▶ Material shown
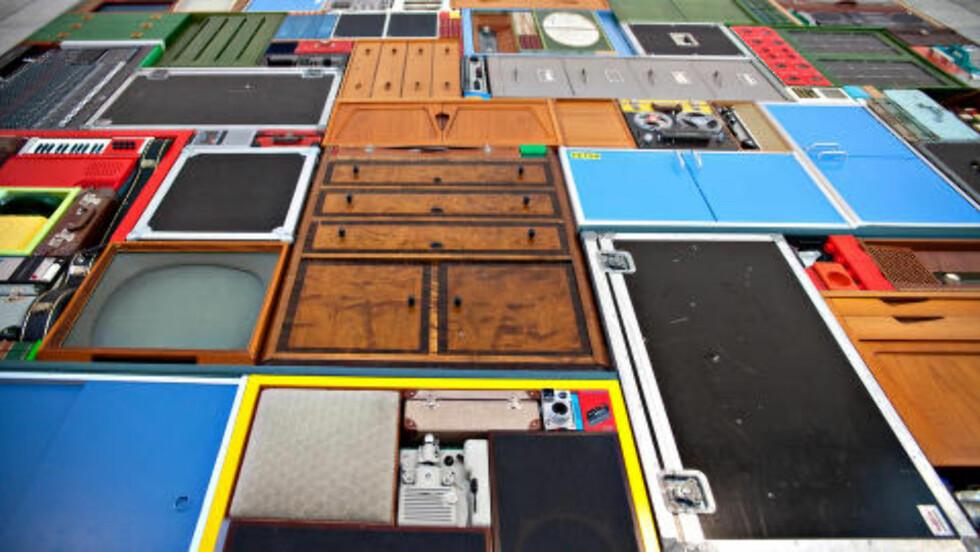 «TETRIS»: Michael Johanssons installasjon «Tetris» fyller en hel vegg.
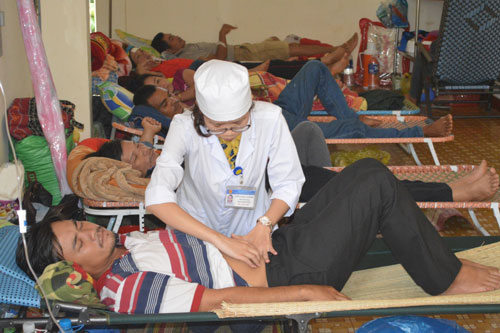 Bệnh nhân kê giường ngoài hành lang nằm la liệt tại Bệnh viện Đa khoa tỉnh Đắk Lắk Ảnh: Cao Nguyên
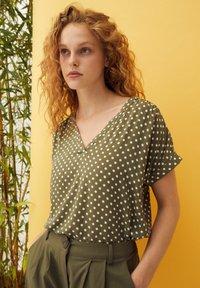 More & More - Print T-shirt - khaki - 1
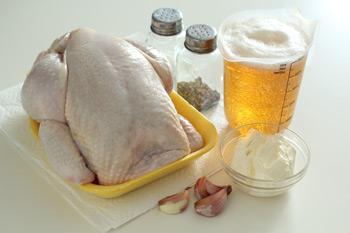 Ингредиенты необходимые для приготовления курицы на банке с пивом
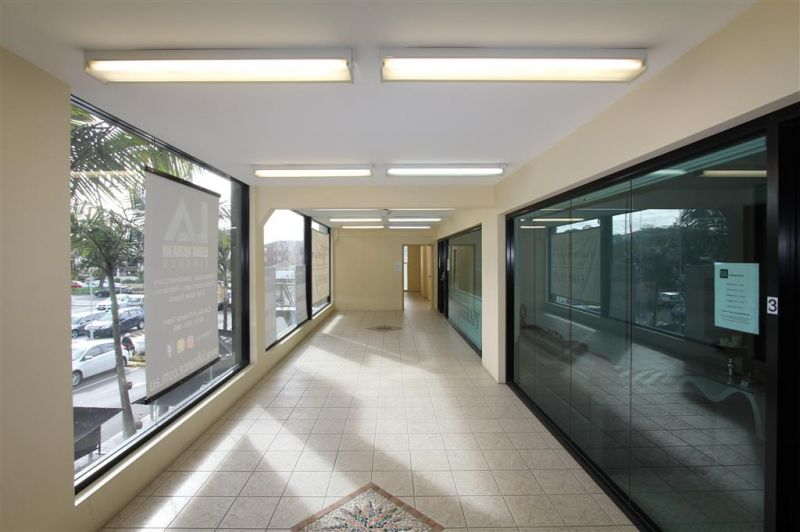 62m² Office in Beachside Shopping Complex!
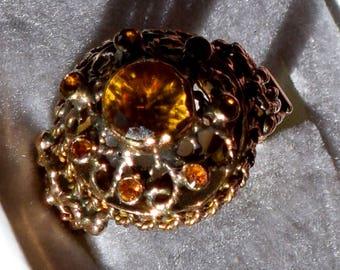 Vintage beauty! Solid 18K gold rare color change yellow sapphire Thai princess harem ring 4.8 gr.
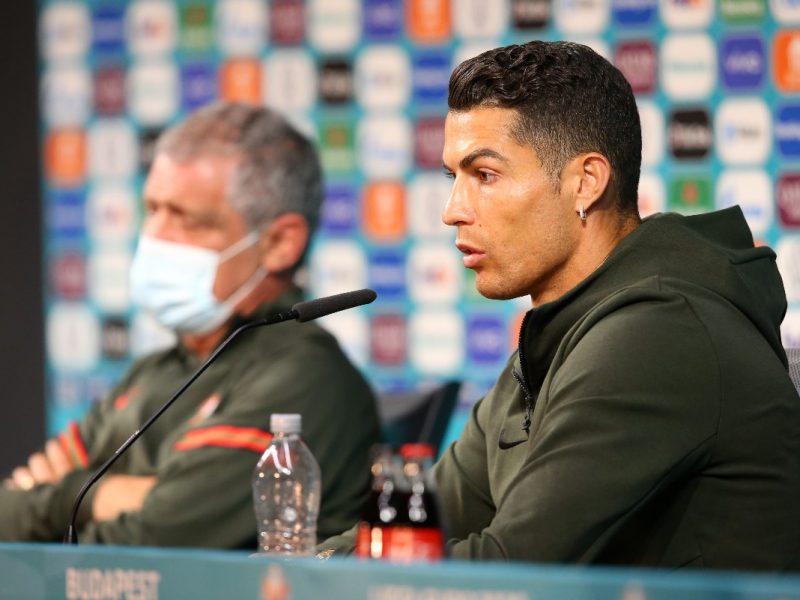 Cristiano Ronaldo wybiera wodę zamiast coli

* * *

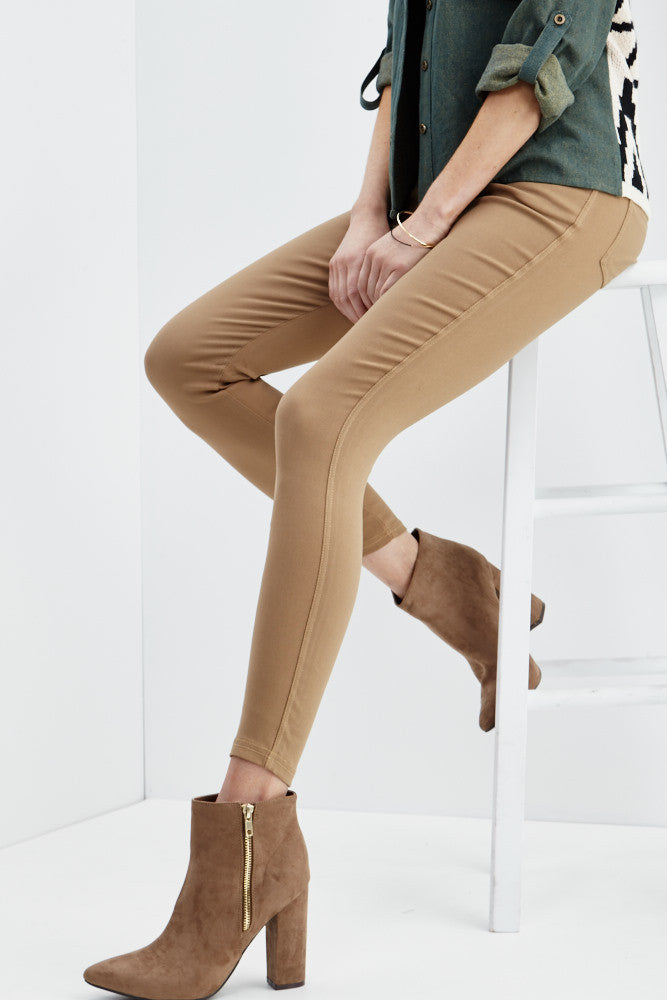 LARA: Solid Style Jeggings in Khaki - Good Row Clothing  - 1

▶ The problem
Within the listing above, write out the stretch from the line with "Vintage beauty! Solid" through the line with "Cristiano Ronaldo wybiera wodę zamiast coli" exactly. Any pictures are to be left out.

▶ Output for this exercise
 Vintage beauty! Solid 18K gold rare color change yellow sapphire Thai princess harem ring 4.8 gr.
 Cristiano Ronaldo wybiera wodę zamiast coli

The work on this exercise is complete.